WHAT YOU WILL DO: Going down the listing below, print exactly each line from the one with "United States, site sanjuan_2010_Unit168_Ivan053." up to and including the one with "A: Cervus elaphus (red deer).", and skip the rest.

━━━ INPUT FOR THIS TASK

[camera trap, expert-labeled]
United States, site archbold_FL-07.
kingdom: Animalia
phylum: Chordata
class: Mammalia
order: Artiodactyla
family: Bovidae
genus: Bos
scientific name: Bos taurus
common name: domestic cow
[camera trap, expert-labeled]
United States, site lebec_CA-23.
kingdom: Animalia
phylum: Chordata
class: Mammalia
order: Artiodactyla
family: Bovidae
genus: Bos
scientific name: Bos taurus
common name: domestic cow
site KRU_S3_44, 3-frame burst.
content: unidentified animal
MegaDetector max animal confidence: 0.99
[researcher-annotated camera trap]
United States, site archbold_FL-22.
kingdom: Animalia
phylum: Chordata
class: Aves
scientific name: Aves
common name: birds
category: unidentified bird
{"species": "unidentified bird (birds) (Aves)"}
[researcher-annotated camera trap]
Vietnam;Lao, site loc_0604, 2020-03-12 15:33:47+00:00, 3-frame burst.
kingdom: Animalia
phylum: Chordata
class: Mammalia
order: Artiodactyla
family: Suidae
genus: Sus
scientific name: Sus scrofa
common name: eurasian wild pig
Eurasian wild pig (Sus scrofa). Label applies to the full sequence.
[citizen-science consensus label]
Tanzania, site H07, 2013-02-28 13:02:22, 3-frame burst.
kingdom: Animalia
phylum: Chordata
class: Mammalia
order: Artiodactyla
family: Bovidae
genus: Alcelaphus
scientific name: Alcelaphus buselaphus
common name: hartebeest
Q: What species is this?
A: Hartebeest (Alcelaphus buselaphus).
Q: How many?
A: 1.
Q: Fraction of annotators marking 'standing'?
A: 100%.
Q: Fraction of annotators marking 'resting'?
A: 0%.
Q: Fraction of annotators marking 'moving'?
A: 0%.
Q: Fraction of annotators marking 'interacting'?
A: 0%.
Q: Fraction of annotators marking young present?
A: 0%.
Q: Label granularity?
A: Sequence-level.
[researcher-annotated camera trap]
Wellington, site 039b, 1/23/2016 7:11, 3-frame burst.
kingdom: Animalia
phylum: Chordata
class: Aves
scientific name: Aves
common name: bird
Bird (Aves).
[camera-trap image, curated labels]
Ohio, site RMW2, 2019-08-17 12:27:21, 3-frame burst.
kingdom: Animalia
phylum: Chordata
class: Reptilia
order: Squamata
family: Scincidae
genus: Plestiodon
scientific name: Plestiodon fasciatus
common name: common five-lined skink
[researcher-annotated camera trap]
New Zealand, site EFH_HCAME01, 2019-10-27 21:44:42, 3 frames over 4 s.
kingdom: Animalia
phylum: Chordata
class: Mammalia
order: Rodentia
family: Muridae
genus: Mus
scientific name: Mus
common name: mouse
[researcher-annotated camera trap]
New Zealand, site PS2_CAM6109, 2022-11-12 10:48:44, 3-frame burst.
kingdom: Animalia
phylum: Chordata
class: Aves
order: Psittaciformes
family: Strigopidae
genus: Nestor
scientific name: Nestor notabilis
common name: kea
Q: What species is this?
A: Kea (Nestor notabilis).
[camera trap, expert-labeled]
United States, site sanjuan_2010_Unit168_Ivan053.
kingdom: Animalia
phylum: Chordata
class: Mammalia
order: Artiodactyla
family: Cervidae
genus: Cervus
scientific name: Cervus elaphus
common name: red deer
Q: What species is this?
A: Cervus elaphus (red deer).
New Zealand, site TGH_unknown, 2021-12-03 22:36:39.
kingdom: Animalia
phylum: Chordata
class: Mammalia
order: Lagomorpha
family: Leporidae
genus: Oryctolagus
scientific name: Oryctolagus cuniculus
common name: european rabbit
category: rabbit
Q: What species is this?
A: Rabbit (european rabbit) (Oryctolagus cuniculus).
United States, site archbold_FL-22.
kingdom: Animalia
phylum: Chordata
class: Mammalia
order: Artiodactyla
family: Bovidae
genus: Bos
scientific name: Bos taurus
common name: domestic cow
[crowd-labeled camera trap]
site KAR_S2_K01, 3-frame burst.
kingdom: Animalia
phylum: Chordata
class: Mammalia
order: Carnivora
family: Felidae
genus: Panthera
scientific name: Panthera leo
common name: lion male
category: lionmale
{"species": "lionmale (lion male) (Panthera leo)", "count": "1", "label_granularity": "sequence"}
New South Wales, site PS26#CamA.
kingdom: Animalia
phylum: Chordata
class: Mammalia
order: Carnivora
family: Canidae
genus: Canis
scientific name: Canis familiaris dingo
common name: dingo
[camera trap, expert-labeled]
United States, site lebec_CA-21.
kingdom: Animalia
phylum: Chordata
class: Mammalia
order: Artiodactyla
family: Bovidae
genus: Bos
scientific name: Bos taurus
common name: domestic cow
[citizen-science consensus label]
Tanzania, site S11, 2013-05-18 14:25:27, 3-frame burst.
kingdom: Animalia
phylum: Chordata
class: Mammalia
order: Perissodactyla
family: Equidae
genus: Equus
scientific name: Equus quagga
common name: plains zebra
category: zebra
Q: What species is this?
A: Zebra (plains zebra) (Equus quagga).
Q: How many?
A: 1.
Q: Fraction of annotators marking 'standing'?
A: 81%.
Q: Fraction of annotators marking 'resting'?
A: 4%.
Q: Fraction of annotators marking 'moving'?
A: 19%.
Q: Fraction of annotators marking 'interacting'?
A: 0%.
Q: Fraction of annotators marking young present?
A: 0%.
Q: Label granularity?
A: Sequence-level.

━━━━━━

WRITTEN RESPONSE:
United States, site sanjuan_2010_Unit168_Ivan053.
kingdom: Animalia
phylum: Chordata
class: Mammalia
order: Artiodactyla
family: Cervidae
genus: Cervus
scientific name: Cervus elaphus
common name: red deer
Q: What species is this?
A: Cervus elaphus (red deer).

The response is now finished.